Northeast Carpenters and its co-lead plaintiff the Government of Guam Retirement Fund (“Guam”) allege that EQT misrepresented the “substantial synergies” that were expected to arise from a planned merger with rival natural gas producer Rice Energy due to “the contiguous and complementary nature of Rice’s asset base with EQT’s.”
Repeatedly throughout the proposed class period, activist investor JANA Partners LLC challenged the accuracy of EQT’s statements to investors about the purported benefits of its merger with Rice, calling the Company’s calculation of $2.5 billion in synergies “highly questionable.” In multiple letters to the Company, JANA argued that abutting acreage acquired in the Rice transaction would only marginally increase lateral well length—touted as the primary benefit of the merger—and even where parcels of newly acquired land were adjacent to land EQT already owned, many of those parcels had already been drilled out. Actual synergies, according to JANA, would be approximately $1.3 billion less than EQT was advertising. JANA also noted that EQT executives were improperly incentivized to complete the merger regardless of whether it was in the best interests of shareholders because of their compensation structure.
On October 25, 2018, EQT reported its financial results for the third quarter of 2018, revealing the truth: the merger had not only failed to achieve the represented benefits, it had created inefficiencies. In particular, the Company had not been able to achieve the lateral well length it told investors was possible. EQT shares fell 13% on the news, dropping from a close of $40.46 per share on October 24, 2018 to $35.34 on October 25, 2018—a single-day erasure of nearly $700 million in shareholder value. Over the next several days, the price of EQT shares fell to as low as $31.00 per share—less than half what the Company was worth when the acquisition closed in November 2017.
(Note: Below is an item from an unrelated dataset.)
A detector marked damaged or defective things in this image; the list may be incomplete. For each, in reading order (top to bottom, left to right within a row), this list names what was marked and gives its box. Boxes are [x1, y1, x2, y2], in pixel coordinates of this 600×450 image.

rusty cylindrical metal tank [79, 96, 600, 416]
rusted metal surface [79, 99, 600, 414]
Plaintiffs are pursuing the action under Sections 10(b) and 20(a) of the Securities Exchange Act of 1934 (the “Exchange Act”) and SEC Rule 10b-5 on behalf of all investors who purchased EQT common stock between June 19, 2017 and June 17, 2019, inclusive. Plaintiffs are also asserting claims under Section 20A of the Exchange Act on behalf of investors who purchased shares of EQT common stock contemporaneously with Defendants’ insider sales. Additionally, Plaintiffs are asserting claims under Section 14(a) of the Exchange Act and SEC Rule 14a-9 on behalf of shareholders of EQT and Rice who held EQT or Rice shares as of the record dates of September 25, 2017 and September 21, 2017, respectively, and were entitled to vote at an EQT or Rice special meeting on November 9, 2017 with respect to the acquisition. Finally, Plaintiffs are bringing claims under Sections 11, 12(a)(2), and 15 of the Securities Act of 1933 (the “Securities Act”) on behalf of all persons who acquired EQT common stock in exchange for their shares of Rice common stock in the acquisition.
The case is styled: In re EQT Corporation Securities Litigation, No. 2:19-cv-00754, U.S. District Court, Western District of Pennsylvania.